I had some quality time alone on the way up to Chicago and Michigan, and then on the way home. Much of this time was spent shamelessly singing/dancing to Girl Talk (whilst wearing my man-aviators, of course) and discovering the beauty of cruise control (since I borrowed my Grandma's car). I got some looks, but COME ON... who doesn't rock out every now and then? Tell me. It is necessary for sanity. But so is silence. I turned off the music a few times and just kind of basked in it. And then I prayed aloud. I was alone and free to be honest... and there was a long road ahead of me. When I finished praying, I just felt so full. I cannot explain it except that I felt this tremendous sense of OK-ness. Peace.
The job interview went well, and I liked the organization, but I don't think it's for me. The 3-5 year commitment really got to me; I don't think I can do it. And I didn't feel at peace.
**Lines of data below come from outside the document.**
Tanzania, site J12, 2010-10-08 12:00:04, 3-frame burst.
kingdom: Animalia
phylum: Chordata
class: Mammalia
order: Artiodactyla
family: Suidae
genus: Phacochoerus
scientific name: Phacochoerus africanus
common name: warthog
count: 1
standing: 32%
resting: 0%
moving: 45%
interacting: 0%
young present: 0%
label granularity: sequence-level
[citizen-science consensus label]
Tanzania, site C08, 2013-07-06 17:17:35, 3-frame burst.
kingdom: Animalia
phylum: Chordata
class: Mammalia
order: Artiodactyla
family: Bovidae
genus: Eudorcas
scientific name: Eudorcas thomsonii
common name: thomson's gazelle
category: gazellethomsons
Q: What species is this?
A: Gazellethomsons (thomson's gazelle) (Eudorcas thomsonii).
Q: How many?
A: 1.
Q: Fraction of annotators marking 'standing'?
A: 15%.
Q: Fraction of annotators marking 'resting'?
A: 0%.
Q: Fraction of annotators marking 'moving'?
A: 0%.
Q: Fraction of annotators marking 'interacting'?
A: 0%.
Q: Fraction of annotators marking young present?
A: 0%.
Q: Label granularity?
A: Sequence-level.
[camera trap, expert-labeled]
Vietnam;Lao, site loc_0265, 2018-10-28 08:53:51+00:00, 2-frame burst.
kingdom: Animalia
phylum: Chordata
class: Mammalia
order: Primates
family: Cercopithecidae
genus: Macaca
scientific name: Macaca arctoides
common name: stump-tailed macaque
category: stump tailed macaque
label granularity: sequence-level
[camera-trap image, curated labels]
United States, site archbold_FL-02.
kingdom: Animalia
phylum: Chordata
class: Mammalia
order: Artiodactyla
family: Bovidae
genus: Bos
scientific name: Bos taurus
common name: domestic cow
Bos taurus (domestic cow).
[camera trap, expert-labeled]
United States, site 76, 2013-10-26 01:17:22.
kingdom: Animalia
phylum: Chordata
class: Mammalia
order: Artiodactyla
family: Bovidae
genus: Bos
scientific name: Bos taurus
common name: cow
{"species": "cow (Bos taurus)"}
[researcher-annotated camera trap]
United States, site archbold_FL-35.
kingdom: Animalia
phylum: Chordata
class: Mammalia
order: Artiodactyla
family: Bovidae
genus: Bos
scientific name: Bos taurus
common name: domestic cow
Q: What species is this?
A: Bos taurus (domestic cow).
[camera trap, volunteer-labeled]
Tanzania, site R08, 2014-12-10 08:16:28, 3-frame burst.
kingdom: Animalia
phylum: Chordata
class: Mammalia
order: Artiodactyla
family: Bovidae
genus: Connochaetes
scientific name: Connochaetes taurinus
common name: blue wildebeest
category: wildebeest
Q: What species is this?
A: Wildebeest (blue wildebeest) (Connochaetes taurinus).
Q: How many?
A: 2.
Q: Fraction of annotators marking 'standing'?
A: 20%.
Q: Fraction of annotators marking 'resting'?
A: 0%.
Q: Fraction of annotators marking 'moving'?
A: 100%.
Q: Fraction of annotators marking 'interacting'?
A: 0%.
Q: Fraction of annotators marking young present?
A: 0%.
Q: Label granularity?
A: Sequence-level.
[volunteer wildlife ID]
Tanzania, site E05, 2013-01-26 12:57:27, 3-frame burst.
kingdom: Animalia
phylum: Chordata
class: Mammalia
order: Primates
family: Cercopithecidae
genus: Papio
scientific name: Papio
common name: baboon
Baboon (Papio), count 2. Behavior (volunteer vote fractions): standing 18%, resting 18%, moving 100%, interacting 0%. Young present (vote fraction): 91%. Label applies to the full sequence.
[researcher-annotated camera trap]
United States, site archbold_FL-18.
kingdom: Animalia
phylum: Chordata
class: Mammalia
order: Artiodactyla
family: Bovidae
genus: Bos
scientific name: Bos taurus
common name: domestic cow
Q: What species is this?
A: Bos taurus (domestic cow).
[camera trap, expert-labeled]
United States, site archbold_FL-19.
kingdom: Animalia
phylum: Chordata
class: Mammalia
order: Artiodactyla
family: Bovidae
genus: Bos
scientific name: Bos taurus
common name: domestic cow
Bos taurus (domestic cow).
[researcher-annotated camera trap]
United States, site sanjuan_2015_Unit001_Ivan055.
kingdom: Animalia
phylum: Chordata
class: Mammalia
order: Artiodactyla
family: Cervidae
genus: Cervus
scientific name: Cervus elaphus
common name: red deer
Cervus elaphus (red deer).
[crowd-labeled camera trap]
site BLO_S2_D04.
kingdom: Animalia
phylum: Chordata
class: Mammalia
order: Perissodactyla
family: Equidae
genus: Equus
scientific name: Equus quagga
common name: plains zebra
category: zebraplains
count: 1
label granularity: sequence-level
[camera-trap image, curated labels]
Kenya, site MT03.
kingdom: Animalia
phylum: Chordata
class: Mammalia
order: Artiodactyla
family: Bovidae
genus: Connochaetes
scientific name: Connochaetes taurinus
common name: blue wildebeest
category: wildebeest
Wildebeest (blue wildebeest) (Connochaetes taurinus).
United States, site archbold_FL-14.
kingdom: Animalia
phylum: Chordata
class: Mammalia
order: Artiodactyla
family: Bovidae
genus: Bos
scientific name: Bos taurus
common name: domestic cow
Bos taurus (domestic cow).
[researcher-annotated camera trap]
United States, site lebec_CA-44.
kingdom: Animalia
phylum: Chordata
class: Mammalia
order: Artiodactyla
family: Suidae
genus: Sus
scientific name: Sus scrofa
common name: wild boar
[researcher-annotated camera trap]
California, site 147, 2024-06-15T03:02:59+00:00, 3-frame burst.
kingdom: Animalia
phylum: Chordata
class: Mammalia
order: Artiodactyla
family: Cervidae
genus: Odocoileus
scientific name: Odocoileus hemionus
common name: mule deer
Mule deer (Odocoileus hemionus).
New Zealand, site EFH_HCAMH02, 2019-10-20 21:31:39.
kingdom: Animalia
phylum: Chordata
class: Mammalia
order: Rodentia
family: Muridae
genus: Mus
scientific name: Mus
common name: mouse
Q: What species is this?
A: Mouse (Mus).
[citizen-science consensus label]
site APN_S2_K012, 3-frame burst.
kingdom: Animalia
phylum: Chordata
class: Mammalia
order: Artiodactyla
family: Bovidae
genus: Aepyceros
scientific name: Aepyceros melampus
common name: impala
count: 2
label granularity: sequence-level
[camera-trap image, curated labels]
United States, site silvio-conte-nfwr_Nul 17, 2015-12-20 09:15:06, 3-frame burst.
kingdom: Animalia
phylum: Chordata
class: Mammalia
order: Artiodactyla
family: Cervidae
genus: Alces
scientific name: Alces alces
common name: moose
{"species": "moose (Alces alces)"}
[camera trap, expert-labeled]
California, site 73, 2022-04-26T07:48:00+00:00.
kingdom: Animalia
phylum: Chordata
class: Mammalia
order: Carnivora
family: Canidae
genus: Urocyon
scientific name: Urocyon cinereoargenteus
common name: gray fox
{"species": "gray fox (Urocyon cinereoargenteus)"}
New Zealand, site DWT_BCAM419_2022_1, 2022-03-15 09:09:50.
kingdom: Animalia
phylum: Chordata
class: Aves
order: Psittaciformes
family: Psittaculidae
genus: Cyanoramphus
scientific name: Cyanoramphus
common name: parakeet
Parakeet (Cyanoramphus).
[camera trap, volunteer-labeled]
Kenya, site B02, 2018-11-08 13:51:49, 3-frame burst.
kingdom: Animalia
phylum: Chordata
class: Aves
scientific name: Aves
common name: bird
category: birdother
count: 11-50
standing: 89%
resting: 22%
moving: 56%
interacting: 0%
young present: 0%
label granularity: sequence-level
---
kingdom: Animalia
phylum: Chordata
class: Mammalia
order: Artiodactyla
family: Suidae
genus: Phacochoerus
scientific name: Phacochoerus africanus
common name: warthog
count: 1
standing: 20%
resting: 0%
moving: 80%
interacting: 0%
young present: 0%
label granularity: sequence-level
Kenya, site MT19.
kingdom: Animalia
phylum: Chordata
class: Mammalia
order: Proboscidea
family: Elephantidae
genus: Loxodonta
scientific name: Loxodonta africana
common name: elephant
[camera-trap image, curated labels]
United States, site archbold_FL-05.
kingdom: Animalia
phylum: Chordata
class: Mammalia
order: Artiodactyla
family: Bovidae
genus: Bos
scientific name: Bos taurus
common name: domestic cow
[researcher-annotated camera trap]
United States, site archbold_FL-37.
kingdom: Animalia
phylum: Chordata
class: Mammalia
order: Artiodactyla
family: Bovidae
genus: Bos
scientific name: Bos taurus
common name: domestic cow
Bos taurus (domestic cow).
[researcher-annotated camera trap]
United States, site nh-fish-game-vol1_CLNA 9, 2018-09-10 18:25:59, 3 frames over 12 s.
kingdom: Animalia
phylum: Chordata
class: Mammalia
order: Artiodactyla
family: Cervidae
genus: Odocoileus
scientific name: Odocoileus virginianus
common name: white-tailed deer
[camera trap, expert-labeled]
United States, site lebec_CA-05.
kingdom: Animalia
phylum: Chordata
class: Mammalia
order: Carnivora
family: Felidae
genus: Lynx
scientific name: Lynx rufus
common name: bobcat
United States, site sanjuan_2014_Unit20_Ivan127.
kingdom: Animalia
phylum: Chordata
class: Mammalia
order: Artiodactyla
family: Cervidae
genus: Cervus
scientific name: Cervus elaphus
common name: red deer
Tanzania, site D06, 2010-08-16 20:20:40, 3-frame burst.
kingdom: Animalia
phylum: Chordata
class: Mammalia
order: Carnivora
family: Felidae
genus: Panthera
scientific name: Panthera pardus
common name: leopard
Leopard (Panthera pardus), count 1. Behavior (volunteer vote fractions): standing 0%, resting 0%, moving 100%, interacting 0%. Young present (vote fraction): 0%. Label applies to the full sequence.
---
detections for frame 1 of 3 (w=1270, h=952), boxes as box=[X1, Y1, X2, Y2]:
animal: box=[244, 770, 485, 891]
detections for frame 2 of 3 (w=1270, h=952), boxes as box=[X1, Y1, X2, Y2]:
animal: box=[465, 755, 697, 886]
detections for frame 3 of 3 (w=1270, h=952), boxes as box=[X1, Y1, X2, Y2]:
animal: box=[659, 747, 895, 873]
So... I don't think I'm going to continue in the interview process (there would be 4 more interviews IN Chicago!).
The time spent with friends was beautiful and full of joy. Multiple coffee/breakfast/lunch/dinner dates with Taylor folk in Wheaton. (I was in heaven.) And the wedding was just... wonderful. From our lunch at B-DUBS beforehand (where girly squealing ensued as we ran to embrace after a month and a half of being apart) to the hilarious dancing at the wedding, and lingering in the parking lot for over an hour after the reception, just because we didn't want to say goodbye yet... it was a sweet time.